Numerically, ML yields a 10.6% reduction in average control cost and a Sliced Wasserstein-2 terminal error less than one-third that of SL, confirming improved steering efficacy for multi-modal distributions.

Case II: High-Uncertainty, Broad Covariance Marginals

For broader, nearly-Gaussian marginals, artificially fitted GMMs are employed to activate ML superiority. Both controllers converge in mean, but ML realizes the distribution transfer at an 18.9% lower control cost and with improved Sliced Wasserstein-2 final matching. Figure 5

Figure 5: Initial high-variance (but close to Gaussian) distribution with component ellipses.

Figure 6

Figure 6: Phase-space evolution in Case II, visual layout as above; ML again achieves tighter distribution control.

Figure 7

Figure 7: ML meets the terminal distribution constraints more faithfully than SL.

Empirical results consistently show ML dominates SL in cost and terminal matching, in some cases by a statistically significant margin.

Implications and Future Prospects

The combination of GMM Schrödinger Bridges, multiple linearization, and explicit optimal transport coupling provides a scalable method for nonlinear, distributionally robust control under complex boundary conditions.
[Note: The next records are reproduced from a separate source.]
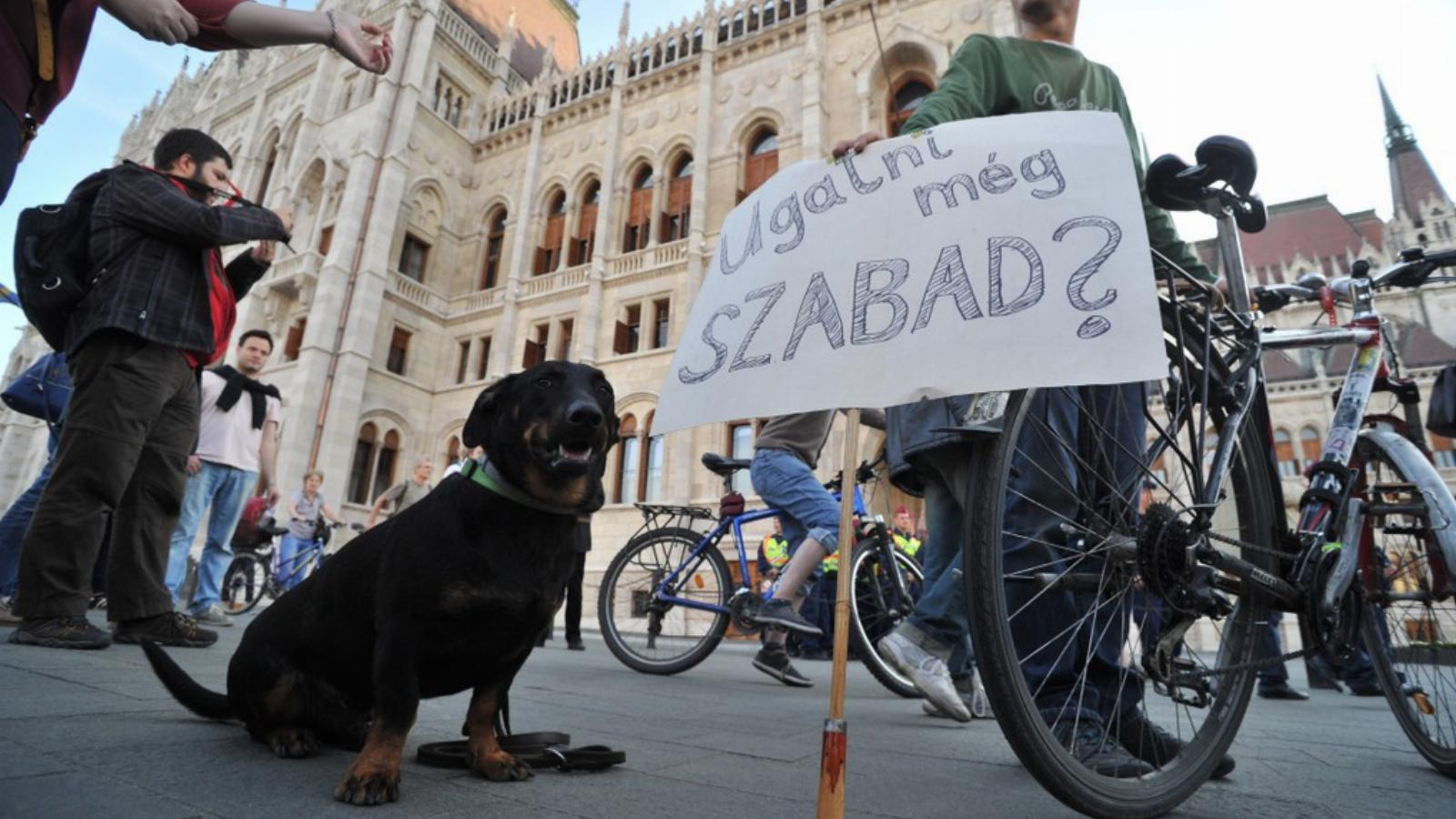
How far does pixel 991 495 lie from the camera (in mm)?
1312

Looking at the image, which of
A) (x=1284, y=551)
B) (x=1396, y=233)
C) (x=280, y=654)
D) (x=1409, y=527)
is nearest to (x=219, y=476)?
(x=280, y=654)

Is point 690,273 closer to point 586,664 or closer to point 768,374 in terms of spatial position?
point 586,664

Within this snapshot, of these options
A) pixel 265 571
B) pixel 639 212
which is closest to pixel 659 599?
pixel 265 571

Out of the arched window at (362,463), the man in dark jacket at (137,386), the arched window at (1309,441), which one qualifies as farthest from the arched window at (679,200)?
the arched window at (1309,441)

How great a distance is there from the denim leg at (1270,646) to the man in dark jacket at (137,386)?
359cm

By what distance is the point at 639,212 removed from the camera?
65.5 feet

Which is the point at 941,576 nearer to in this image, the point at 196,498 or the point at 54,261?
the point at 54,261

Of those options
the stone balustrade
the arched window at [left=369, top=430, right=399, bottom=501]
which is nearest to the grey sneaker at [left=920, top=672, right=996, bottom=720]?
the stone balustrade

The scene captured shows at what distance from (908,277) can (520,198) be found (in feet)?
74.1

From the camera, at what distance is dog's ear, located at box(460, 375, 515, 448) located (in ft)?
→ 5.29

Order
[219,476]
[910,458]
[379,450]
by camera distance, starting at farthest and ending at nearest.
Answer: [379,450] < [219,476] < [910,458]

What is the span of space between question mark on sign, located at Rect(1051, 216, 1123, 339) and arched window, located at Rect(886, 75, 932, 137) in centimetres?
1719

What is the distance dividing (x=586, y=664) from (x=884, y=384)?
376 centimetres

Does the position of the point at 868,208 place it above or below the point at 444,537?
above
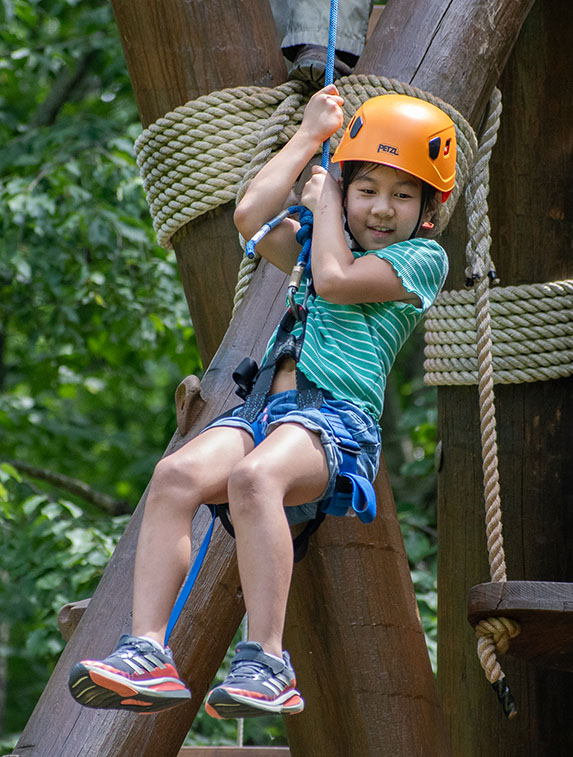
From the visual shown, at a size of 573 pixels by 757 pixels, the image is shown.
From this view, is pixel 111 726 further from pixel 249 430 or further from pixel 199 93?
pixel 199 93

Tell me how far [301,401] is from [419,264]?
0.31 metres

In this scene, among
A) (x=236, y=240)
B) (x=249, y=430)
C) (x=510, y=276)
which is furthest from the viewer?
(x=510, y=276)

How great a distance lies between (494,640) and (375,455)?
0.49 meters

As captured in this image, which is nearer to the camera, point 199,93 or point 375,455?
point 375,455

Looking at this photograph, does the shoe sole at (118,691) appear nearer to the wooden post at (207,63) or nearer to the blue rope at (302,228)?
the blue rope at (302,228)

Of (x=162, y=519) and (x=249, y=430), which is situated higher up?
(x=249, y=430)

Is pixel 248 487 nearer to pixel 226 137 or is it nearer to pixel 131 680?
pixel 131 680

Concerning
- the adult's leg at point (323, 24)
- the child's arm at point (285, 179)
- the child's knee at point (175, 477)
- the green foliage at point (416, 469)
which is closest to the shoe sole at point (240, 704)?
the child's knee at point (175, 477)

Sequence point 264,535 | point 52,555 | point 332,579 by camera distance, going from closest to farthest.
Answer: point 264,535
point 332,579
point 52,555

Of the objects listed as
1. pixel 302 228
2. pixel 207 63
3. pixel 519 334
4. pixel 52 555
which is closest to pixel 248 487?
pixel 302 228

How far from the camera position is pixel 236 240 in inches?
90.4

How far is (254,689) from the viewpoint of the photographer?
1.40 m

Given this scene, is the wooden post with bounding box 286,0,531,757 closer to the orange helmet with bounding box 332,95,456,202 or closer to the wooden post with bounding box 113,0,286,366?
the wooden post with bounding box 113,0,286,366

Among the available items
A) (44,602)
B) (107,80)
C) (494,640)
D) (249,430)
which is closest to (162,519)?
(249,430)
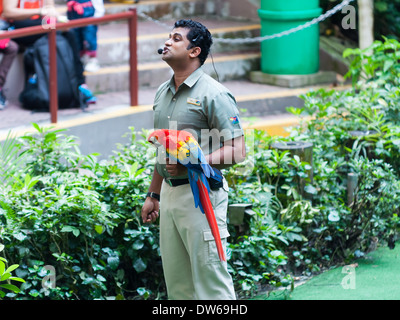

The resulting feedback law is a convex mixture of affine policies, automatically adapting to trajectory-dependent uncertainties.

Practically, this methodology has direct application in stochastic optimal control of aerospace vehicles, robotics, and any system where uncertainty propagation and nonlinear dynamics are non-negligible and must be robustly regulated to target densities.

Theoretically, this framework opens routes to hybrid SB/OCS methods for high-dimensional systems, connections to diffusion-based generative models, and structured optimal transport formulations. Future work includes extension to discrete-time systems, integration of nonparametric boundary densities, and joint learning of transport couplings in more general policy classes—directions likely to stimulate further advances in AI and control for complex stochastic dynamical systems.

Conclusion

The paper establishes a rigorous and efficient approach for nonlinear stochastic density steering with GMM marginals, demonstrating that multiple local linearizations, optimally coupled, fundamentally outperform single linearization methods on both theoretical and empirical grounds. The approach delivers both lower control effort and superior fidelity in terminal distribution matching for challenging stochastic systems, highlighting its utility for high-impact control problems with multi-modal uncertainties (2604.15576).